**Task A:** In the Philotheca ericifolia article, how long are the leaves?
**Task B:** Resume the Philotheca ericifolia article from where it stops.

**Reading text:**
BEGIN
Philotheca ericifolia

Scientific classification
- Kingdom: Plantae
- Clade: Embryophytes
- Clade: Tracheophytes
- Clade: Spermatophytes
- Clade: Angiosperms
- Clade: Eudicots
- Clade: Rosids
- Order: Sapindales
- Family: Rutaceae
- Genus: Philotheca
- Species: P. ericifolia
- Binomial name: Philotheca ericifolia (A.Cunn. ex Benth.) Paul G.Wilson
- Synonyms: Eriostemon ericifolius A.Cunn. ex Benth.;

= Philotheca ericifolia =

- Genus: Philotheca
- Species: ericifolia
- Authority: (A.Cunn. ex Benth.) Paul G.Wilson
- Synonyms: Eriostemon ericifolius A.Cunn. ex Benth.

Species of plant

Philotheca ericifolia is a species of flowering plant in the family Rutaceae and is endemic to New South Wales. It is a much-branched shrub with glandular-warty branchlets, needle-shaped leaves and white to pink flowers arranged singly or in groups of up to six on the ends of the branchlets.

==Description==
Philotheca ericifolia is a much-branched, spreading shrub that typically grows to a height of 1–2 m and has glandular-warty branchlets. The leaves are needle-shaped, 4–8 mm long, sparsely glandular warty and channelled on the upper surface. The flowers are borne singly or in clusters of up to six on the ends of the branchlets, each flower on a pedicel 2–3 mm long. There are five fleshy, triangular sepals 1.5–2 mm long and five elliptical white petals about 9 mm long with a thick midrib. The ten stamens are densely hairy. Flowering occurs in spring and the fruit is 2–3 mm long with a tapered beak.
END
**Input data:**
BEGIN
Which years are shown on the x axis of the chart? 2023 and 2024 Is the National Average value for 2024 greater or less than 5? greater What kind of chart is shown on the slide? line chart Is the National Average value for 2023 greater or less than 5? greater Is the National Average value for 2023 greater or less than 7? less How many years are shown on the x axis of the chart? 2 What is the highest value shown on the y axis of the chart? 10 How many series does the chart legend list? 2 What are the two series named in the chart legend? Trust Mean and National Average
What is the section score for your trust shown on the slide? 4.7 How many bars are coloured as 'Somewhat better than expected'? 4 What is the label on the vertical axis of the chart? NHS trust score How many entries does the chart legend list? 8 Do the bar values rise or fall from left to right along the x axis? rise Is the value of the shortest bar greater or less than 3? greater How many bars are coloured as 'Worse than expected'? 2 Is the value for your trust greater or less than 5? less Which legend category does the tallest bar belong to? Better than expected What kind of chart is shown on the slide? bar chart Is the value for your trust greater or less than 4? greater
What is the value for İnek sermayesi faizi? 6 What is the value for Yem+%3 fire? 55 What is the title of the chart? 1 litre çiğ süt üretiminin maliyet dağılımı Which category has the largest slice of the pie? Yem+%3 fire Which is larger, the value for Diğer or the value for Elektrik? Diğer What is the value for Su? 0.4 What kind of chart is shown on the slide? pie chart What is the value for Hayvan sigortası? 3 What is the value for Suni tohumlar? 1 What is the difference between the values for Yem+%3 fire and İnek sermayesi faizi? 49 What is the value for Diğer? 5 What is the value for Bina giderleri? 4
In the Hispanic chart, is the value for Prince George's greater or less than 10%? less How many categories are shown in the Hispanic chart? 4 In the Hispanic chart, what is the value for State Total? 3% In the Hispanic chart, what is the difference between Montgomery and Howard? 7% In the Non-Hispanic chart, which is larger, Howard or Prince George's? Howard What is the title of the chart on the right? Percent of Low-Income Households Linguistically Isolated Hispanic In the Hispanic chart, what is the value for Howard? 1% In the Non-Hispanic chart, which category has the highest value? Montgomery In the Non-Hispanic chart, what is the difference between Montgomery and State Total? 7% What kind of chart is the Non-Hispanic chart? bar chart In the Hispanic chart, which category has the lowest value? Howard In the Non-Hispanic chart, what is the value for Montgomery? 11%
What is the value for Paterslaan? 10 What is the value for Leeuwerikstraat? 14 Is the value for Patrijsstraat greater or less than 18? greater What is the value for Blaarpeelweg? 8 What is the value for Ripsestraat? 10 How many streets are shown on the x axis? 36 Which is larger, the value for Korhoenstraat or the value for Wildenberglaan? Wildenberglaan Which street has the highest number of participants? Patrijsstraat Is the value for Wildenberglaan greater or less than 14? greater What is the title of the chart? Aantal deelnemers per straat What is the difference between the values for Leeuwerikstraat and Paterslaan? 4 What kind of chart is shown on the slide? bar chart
END
**Exercise result A:** 4–8 mm long.

**Exercise result B:**
==Taxonomy and naming==
This species was first formally described in 1863 by George Bentham from an unpublished description by Allan Cunningham who gave it the name Eriostemon ericifolius. Bentham published the description in Flora Australiensis. Cunningham collected the type specimens in "on the skirts of the Liverpool Plains" in 1825.

In 1998, Wilson changed the name to Philotheca ericifolia in the journal Nuytsia.

==Distribution and habitat==
Philotheca ericifolia grows in heath and forest, mainly in damp sandy flats and gullies. It is found in the upper Hunter Valley and in the northern Pilliga scrub.

==Conservation status==
This philotheca was previously classified as "vulnerable" under the Australian Government Environment Protection and Biodiversity Conservation Act 1999 and the New South Wales Government Threatened Species Conservation Act but has been delisted from both.